En accord avec le plan d’étude utilisé les animaux pourrons être 1) euthanasiés en fin d’expérimentation en vue d’examens et de prélèvements d’organes ou tissus (examens macroscopiques, microscopiques et/ou squelettiques) tels que requis par la réglementation pour la détermination des organes cibles ; 2) gardés en vie et retourner en zone d’hébergement hors étude suite à l’avis du vétérinaire avec l’évaluation de la gravité réelle des procédures subies ; 3) replacés en accord avec la structure en charge du bien-être animal et les vétérinaires ; 4) hébergés en attente d’inclusion en étude, conditionnée par un examen vétérinaire favorable.
Application de la règle des "3R"
1. Remplacement
Pour ce qui est du remplacement, il n’existe pas actuellement d’alternatives à l’expérimentation animale qui permettent de déterminer la toxicité de substances suite à une exposition systémique. L’utilisation du mini-porc répond aux exigences réglementaires pour la réalisation d’études précliniques. Dans ces études, un relevé des signes cliniques et des paramètres sanguins des animaux est requis, il est donc nécessaire d’avoir accès à l’animal dans son entièreté, il est impossible de le remplacer par des méthodes alternatives pour évaluer les effets du produit.
2. Réduction
Le nombre d’animaux pour les études réglementaires est défini dans les guidelines internationaux applicables (Guidelines ICH, …) et adapté en fonction du nombre de doses testées, du nombre de produit testés et de la présence ou non d’une période de réversibilité. Pour les études préliminaires, le nombre d’animaux par lot est établi au plus juste afin d’obtenir des résultats exploitables et en tenant compte des objectifs de l’étude, du nombre de doses testées et du nombre de produits et est précisé dans le plan d’étude.
3. Raffinement
Pour améliorer leur bien-être, les miniporcs males et femelles seront hébergés en groupes sociaux sauf incompatibilité avec la procédure expérimentale ou incompatibilité comportementale. Les miniporcs seront hébergés sur litière (copeaux de bois) dans un box avec un panier et un jouet (chaine métallique,…). Un enrichissement alimentaire est distribué quotidiennement aux miniporcs et réparti dans la litière permettant aux animaux de fourrager. Les techniques engendrant le moins d’inconfort ou sur une durée la plus courte possible pour l’animal seront privilégiées. Les actes pouvant engendrer du stress ou de l’inconfort seront réduits au minimum nécessaire (nombre et durée) et seront réalisés sous anesthésie avec un protocole analgésique adapté le cas échéant. Les animaux sont observés au moins 1 fois par jour (incluant le week end) afin de permettre la détection rapide de signes cliniques et d’agir au plus vite pour limiter toute souffrance ou douleur inutile. En cas de signes cliniques ayant des répercussions sur le bien-être animal, des mesures rapides et appropriées seront prises par le vétérinaire (mise en place d’un traitement médical, interruption des administrations, réduction de la dose testée par exemple). Les autres techniques ou procédures chirurgicales seront réalisées sous anesthésie avec le cas échéant un protocole d’analgésie adapté.

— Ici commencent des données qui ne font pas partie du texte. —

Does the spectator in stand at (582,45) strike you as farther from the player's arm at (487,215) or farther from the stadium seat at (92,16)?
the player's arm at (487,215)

Expliquer le choix des espèces et les stades de développement y afférents.
Il s’agit d’une justification réglementaire. En effet, le mini-porc est une espèce non-rongeur acceptée par les agences réglementaires. Le choix de cette espèce répond aux exigences réglementaires pour la réalisation d’études précliniques. Il est fait en fonction de critères scientifiques précis, des données pharmacocinétiques et pharmacodynamiques disponibles et en fonction des analogies entre l’homme et l’animal. De la naissance à adulte mature. En fonction du type d’étude et de la population ou des animaux cibles du produit, nous choisirons l’âge le plus adéquat. Ce choix et la justification sont détaillés dans le plan d’étude.